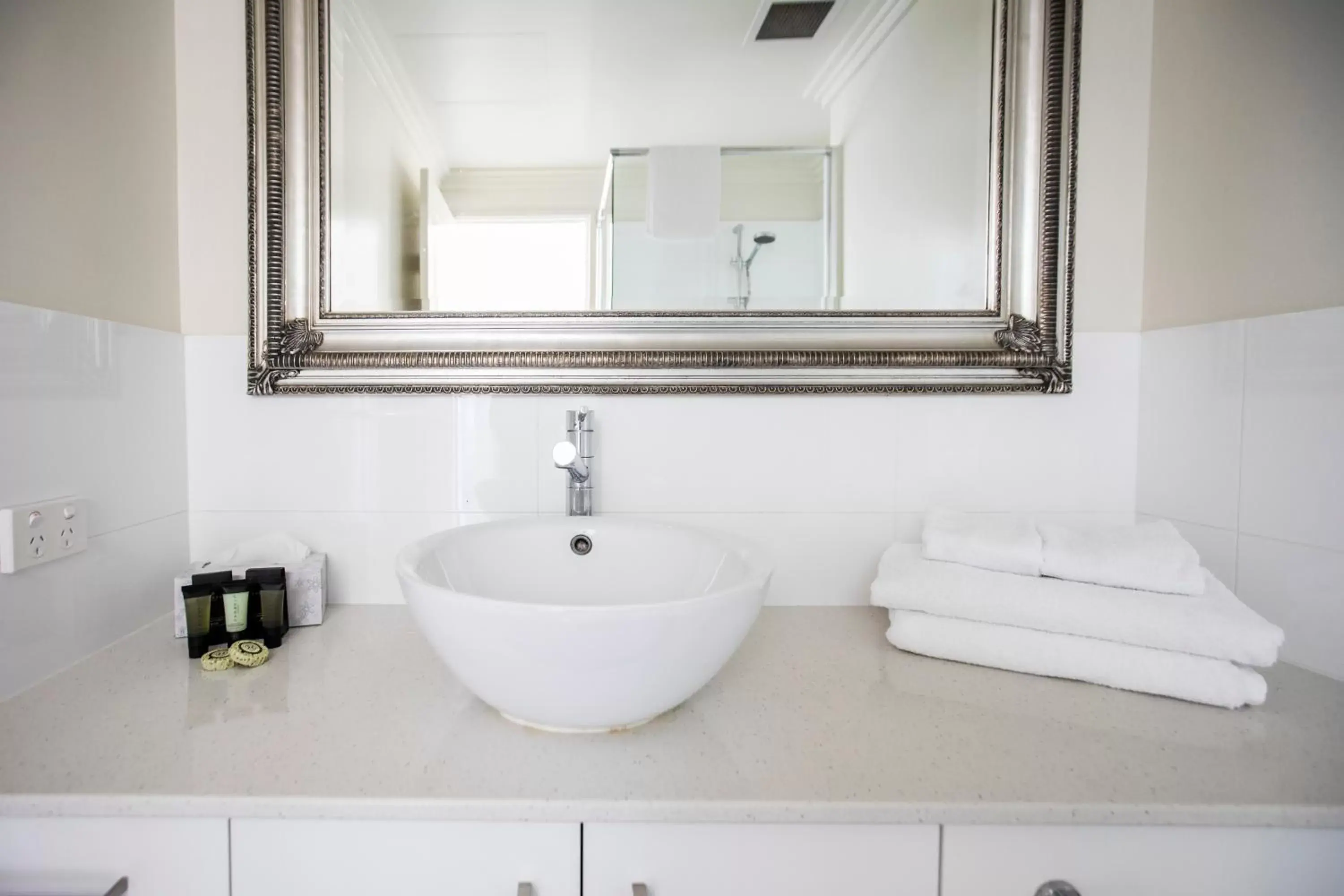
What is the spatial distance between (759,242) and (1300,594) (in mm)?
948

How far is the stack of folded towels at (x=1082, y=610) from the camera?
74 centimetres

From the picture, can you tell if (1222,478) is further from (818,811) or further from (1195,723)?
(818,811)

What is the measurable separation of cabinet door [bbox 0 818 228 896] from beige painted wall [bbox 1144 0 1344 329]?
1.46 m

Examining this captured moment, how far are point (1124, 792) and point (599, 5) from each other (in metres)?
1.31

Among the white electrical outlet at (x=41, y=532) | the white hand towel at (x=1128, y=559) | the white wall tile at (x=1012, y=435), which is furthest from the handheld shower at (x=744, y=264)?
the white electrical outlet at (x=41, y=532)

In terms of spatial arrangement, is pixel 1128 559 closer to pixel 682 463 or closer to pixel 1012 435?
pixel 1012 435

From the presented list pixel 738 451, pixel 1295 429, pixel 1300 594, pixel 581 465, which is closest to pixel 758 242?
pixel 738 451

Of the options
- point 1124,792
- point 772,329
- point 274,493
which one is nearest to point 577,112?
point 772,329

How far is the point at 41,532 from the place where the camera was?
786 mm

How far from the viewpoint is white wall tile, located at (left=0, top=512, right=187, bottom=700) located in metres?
—————
■ **Exercise task**
Reproduce all the records verbatim, excluding images.

■ **Final result**
What is the spatial distance between (759,242) and (1300,594) (in mm)?
948

How far is the stack of folded towels at (x=1082, y=610) from the camera?
74 centimetres

From the picture, can you tell if (1222,478) is further from (818,811) or further from (1195,723)?
(818,811)

What is the measurable separation of cabinet door [bbox 0 818 228 896] from beige painted wall [bbox 1144 0 1344 329]?
1.46 m

Examining this captured moment, how far are point (1124, 792) and point (599, 5) from each other (in metres)?
1.31

Among the white electrical outlet at (x=41, y=532) | the white hand towel at (x=1128, y=559) | the white wall tile at (x=1012, y=435), which is furthest from the handheld shower at (x=744, y=264)?
the white electrical outlet at (x=41, y=532)

In terms of spatial arrangement, is pixel 1128 559 closer to pixel 682 463 or closer to pixel 1012 435?
pixel 1012 435

From the presented list pixel 738 451, pixel 1295 429, pixel 1300 594, pixel 581 465, which is closest to pixel 758 242?
pixel 738 451

Of the options
- point 1124,792
- point 772,329
- point 274,493
which one is nearest to point 577,112?
point 772,329

How far is the point at 41,532 from the place where the camera was?
786 mm

How far from the viewpoint is white wall tile, located at (left=0, top=512, right=187, bottom=700) located in metres?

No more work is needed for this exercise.